The goal here is to merge 1) and 2) implementations so they behave the same way and can capture identical metrics, those two address the need to be able to capture JMX metrics from within and from outside of the JVM.

For me, the fact that JMX Gatherer could potentially be replaced by Prometheus JMX exporter is nice beyond the scope of this refactoring.


Also, when collecting JMX metrics from outside of the JVM (with OTel Gatherer or Prometheus exporter), it seems that trying to connect to multiple JVMs provides some extra complexity if we have to deal with the RMI security/authentication. Maybe it's worth discussing this in a separate dedicated issue, but is there a very large impact to having a small JVM process for the gatherer/exporter run by the collector per monitored remote JVM ?

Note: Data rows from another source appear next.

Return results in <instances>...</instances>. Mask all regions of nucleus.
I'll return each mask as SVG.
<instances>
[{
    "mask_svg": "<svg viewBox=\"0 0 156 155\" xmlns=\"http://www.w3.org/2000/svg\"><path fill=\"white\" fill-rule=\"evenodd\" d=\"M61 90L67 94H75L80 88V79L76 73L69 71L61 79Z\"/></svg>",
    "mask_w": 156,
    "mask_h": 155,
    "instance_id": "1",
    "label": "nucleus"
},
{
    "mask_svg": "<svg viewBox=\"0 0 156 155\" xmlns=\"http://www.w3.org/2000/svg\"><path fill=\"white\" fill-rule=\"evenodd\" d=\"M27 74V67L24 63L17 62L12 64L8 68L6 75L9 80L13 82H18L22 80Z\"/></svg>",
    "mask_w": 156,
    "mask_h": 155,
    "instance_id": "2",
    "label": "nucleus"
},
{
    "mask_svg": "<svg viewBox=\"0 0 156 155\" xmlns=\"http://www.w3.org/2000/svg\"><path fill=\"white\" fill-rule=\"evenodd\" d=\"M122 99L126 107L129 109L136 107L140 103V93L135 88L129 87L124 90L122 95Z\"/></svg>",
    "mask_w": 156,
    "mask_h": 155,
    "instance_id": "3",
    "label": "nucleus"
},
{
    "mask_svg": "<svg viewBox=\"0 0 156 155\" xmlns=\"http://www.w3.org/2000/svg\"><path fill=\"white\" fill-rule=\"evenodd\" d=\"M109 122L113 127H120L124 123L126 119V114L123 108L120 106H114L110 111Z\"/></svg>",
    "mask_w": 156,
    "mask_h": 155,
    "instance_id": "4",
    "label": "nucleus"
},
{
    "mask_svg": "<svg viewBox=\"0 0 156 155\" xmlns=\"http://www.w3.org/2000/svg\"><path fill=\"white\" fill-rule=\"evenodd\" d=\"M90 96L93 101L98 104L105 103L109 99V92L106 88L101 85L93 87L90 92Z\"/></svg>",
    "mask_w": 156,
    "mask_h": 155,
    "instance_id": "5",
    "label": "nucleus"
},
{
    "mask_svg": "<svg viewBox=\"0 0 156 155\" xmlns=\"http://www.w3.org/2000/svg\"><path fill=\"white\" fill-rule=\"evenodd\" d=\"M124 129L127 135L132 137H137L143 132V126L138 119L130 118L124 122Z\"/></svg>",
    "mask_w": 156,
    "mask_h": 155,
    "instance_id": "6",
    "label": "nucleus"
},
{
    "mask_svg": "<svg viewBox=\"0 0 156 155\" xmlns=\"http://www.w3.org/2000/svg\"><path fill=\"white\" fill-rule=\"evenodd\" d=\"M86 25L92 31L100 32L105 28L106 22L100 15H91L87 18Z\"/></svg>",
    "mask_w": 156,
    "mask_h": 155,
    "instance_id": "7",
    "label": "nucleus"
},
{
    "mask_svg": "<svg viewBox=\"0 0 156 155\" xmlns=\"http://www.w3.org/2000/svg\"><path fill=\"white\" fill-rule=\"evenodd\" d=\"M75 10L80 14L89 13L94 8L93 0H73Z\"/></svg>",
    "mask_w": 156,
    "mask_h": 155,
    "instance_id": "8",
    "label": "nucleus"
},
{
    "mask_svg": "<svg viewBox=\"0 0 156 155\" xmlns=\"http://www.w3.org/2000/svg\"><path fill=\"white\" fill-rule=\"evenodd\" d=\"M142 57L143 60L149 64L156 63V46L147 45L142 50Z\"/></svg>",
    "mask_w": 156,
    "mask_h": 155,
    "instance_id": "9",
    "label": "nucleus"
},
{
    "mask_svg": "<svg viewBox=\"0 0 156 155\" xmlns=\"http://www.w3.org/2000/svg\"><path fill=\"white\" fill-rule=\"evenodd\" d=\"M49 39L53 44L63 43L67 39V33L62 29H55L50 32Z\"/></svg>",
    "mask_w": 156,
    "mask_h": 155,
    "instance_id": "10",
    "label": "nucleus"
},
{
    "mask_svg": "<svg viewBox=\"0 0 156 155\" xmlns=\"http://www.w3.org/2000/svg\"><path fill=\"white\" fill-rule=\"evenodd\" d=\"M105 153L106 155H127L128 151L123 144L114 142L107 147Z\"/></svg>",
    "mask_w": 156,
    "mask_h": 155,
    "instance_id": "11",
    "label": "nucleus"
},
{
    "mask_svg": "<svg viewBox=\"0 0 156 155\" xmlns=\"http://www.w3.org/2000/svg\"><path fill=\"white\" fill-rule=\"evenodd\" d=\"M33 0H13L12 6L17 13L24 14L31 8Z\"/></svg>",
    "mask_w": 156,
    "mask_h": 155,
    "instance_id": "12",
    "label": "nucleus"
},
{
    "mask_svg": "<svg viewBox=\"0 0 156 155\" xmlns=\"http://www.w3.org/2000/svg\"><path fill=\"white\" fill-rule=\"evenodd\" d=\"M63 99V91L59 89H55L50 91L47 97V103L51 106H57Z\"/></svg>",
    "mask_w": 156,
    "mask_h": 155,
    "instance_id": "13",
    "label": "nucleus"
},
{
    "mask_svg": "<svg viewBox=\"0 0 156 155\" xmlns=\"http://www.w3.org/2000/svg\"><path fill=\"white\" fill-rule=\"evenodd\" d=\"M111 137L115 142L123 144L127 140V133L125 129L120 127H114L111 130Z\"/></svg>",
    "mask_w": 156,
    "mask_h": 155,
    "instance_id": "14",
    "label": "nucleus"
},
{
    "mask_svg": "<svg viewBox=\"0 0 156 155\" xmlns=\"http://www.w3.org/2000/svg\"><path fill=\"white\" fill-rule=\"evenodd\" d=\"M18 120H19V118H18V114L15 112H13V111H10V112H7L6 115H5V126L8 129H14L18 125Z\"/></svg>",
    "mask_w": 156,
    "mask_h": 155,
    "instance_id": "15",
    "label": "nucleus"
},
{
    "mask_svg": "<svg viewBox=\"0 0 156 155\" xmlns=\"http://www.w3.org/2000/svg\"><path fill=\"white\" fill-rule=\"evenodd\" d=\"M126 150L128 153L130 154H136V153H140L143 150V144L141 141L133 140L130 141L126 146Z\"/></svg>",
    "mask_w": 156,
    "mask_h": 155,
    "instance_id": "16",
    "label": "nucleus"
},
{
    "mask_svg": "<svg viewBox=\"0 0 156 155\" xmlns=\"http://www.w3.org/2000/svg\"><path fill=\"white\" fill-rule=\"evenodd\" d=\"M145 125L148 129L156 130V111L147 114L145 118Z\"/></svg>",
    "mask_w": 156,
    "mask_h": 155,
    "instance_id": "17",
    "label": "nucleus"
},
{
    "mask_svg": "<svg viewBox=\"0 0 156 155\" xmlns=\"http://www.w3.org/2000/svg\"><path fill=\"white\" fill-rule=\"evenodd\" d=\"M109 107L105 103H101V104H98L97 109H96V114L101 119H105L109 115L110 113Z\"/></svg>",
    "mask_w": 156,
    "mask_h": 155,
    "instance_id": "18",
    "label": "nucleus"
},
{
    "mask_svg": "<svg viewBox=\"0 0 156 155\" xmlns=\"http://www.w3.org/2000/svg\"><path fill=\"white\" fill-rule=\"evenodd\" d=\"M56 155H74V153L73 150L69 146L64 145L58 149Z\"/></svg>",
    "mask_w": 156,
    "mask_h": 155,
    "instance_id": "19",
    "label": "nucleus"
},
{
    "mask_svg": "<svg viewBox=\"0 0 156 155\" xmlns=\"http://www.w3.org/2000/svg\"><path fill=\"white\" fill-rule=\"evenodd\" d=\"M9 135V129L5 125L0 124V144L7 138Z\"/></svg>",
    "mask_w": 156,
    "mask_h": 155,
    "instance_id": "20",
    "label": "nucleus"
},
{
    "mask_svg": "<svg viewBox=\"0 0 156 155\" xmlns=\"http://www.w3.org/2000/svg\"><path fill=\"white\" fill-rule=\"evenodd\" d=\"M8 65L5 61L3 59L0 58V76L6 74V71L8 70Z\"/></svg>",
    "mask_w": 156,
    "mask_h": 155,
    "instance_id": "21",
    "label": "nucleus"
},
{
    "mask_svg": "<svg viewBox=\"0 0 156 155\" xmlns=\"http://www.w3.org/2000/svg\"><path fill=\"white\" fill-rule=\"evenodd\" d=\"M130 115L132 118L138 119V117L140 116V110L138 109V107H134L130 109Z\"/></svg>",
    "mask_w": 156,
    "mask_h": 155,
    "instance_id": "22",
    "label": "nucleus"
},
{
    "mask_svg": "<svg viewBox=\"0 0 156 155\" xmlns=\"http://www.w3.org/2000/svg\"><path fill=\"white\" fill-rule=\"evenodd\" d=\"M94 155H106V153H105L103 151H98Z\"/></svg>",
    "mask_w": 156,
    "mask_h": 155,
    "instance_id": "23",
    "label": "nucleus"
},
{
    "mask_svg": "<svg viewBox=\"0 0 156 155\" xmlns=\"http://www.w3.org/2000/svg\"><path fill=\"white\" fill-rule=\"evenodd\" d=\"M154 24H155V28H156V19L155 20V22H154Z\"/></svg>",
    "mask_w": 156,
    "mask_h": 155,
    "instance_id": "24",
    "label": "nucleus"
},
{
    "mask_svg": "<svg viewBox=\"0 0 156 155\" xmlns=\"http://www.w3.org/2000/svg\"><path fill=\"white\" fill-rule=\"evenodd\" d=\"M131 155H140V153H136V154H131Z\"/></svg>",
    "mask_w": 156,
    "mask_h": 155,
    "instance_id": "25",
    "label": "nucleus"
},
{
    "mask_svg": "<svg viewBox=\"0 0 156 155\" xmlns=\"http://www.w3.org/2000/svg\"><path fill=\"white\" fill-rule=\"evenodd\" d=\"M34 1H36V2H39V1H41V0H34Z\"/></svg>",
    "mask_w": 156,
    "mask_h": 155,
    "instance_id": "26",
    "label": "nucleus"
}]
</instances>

shivanshuraj1333 commented 1 day ago

Yes, you are correct! Some additional info on top of it. 1) OTel JMX Insights, can run as an agent but not as standalone server, it has some preconfigured rules to extract MBeans from JMX server, can be extended by specifying yaml based configurations to extract MBeans.

2) OTel JMX Gatherer can be run as standalone server, as an agent, or inside collector (within JMX receiver), functionality wise it's analogous to prometheus JMX_exporter, but configuration wise it's quite complex, as one needs to write groovy scripts which defines the actual object in form of instrumentation, which is to me is like writing half of the code as part of configuration, eg

      otel.instrument(otel.mbean("Catalina:type=ThreadPool,name=*"), "tomcat.threads", "description", "1",
      ["proto_handler" : { mbean -> mbean.name().getKeyProperty("name") }],
      ["currentThreadCount": ["Thread Type": {mbean -> "current"}],
      "currentThreadsBusy": ["Thread Type": {mbean -> "busy"}]],
      otel.&doubleValueObserver)
would search/fetch the above MBean through the gatherer's connection with JMX server.

3) JMX_exporter from prometheus is like more advanced version of 2, where user can define simplified configs, and it also caches a lot of things to reduce the number of calls to JMX server.


On the other hand, the JMX receiver on the collector helps in facilitating running the gatherer jar in the collector itself, but should allow running other JARs as well (like JMX_exporter from prometheus). On the collector side, we can create a unified config translation for respective JARs. (and that is what actually it is doing today, but somewhat hardcoded for gatherer).


For me, the fact that JMX Gatherer could potentially be replaced by Prometheus JMX exporter is nice beyond the scope of this refactoring.

+1 to this, if we compare today, in all the cases JMX gatherer can be replaced by Prometheus JMX exporter, but not in collector. As a user if I'm running things on scale, I'd prefer using Prometheus JMX exporter, based on current implementation of gatherer.


AFAIU, the Prometheus JMX exporter is single threaded, IMO to support metrics collections from multiple JMX servers, if we make it multithreaded where each thread is responsible for corresponding RMI belonging to that particular JMX server, I think it can work without the security concerned raised above. ^ this is something we can keep in mind while merging insight and gatherer. and +1 to have a separate issue for this.

shivanshuraj1333 commented 1 day ago

AFAIU, the Prometheus JMX exporter is single threaded, IMO to support metrics collections from multiple JMX servers, if we make it multithreaded where each thread is responsible for corresponding RMI belonging to that particular JMX server, I think it can work without the security concerned raised above.

Particular to this point, @dhoard WDYT? This is mostly relevant when running as a standalone server and not as agent.

dhoard commented 1 day ago

AFAIU, the Prometheus JMX exporter is single threaded

The Prometheus JMX Exporter...

As a data point, in the past, Maven Central statistics show that the Prometheus JMX Exporter Java agent is primarily being used (by a huge margin) over the standalone exporter.